After accounting for the temperature range in the calibration set, year is not a significant predictor of calibration set length (p = = 0.4). This is perhaps not surprising given that the 11.3 % improvement found by Heiri and Lotter (2010) is small relative to the 4.3-fold range in RMSEP.

Chironomid sensitivity to temperature varies with temperature

It is possible that chironomid sensitivity to temperature is not constant along the temperature gradient, but that turnover is higher, and hence more precise reconstructions are possible, over some parts of the gradient. Following Rapoport’s rule (Stevens 1989), we might expect niches to be smaller, and hence turnover higher, at higher temperatures. Alternatively, turnover might be highest at an ecotone such as the treeline.

The optimal test for this would probably include detrended constrained correspondence analyses over different parts of the temperature gradient in different calibration sets to see if the length of the first axis (a measure of turnover) changes in a consistent manner. Not having this information to hand, I test if the transfer function RMSEP is a function of the mid-point temperature of the calibration set.

== EXTRACTED MATERIAL ==
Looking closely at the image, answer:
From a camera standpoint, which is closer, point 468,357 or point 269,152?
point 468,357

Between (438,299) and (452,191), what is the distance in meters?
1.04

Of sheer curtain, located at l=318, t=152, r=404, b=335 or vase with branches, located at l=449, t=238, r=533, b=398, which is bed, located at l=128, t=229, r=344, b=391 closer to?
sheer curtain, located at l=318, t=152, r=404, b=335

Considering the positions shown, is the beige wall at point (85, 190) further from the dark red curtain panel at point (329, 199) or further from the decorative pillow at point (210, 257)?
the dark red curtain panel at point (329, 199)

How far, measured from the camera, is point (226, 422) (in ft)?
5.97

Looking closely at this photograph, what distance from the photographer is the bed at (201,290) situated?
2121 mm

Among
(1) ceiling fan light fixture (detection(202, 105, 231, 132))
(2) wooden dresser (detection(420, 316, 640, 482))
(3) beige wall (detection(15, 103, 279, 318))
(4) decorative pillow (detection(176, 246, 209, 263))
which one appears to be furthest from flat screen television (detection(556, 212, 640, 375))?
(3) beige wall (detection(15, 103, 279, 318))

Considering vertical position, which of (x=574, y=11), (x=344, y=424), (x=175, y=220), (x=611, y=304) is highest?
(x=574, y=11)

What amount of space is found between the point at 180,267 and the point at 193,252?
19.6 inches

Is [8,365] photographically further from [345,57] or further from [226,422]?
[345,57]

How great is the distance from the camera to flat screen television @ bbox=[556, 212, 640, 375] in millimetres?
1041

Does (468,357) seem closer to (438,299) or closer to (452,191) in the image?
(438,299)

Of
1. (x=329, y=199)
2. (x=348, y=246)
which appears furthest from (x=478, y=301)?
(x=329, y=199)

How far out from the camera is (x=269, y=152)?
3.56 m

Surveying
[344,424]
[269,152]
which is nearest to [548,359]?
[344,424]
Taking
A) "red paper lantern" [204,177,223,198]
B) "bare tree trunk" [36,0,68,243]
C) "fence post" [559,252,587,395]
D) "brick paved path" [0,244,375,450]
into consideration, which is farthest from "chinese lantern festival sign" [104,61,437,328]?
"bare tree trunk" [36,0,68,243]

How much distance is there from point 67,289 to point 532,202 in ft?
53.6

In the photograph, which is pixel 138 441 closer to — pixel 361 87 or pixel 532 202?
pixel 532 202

== EXERCISE INSTRUCTIONS ==
A: Update the records from the line containing "Does (468,357) seem" through the end of the records, inclusive, replacing "Surveying" with "Examining" and leaving everything else unchanged. Give back only those lines.
B: Go on with the text on chironomid sensitivity to temperature from the point where it stops.

== TASK RESULTS ==
A:
Does (468,357) seem closer to (438,299) or closer to (452,191) in the image?
(438,299)

Of
1. (x=329, y=199)
2. (x=348, y=246)
which appears furthest from (x=478, y=301)?
(x=329, y=199)

How far out from the camera is (x=269, y=152)?
3.56 m

Examining
[344,424]
[269,152]
which is nearest to [548,359]?
[344,424]
Taking
A) "red paper lantern" [204,177,223,198]
B) "bare tree trunk" [36,0,68,243]
C) "fence post" [559,252,587,395]
D) "brick paved path" [0,244,375,450]
into consideration, which is farthest from "chinese lantern festival sign" [104,61,437,328]?
"bare tree trunk" [36,0,68,243]

How much distance is there from point 67,289 to point 532,202 in ft?
53.6

In the photograph, which is pixel 138 441 closer to — pixel 361 87 or pixel 532 202?
pixel 532 202

B:
There is a strong relationship between the mid-point temperature and RMSEP, but, because of the hard boundary at 0°C, there is also a strong correlation between mid-point temperature and temperature range (Pearson r = 0.42, p = 0.012).


Figure 6. RMSEP against mid-point temperature and mid-point temperature against temperature range.

After accounting for the temperature range, mid-point temperature has a positive (0.036 °C/°C) but not statistically significant (p = 0.12) effect on RMSEP.

Calibration set design

Many authors aim to generate calibration sets that maximise the length of the environmental gradient and minimise other environmental gradients. This design will maximise transfer-function performance, however this performance will probably be over-estimated and down-core reconstructions will be more uncertain than the transfer function reports due to the risk of non-analogue environmental conditions.

If some authors have strived harder than others to generate calibration sets with a single strong gradient, or, equivalently, have selected a geographic extent with a large temperature gradient, this would affect the performance of transfer functions. It is not immediately obvious how to test this.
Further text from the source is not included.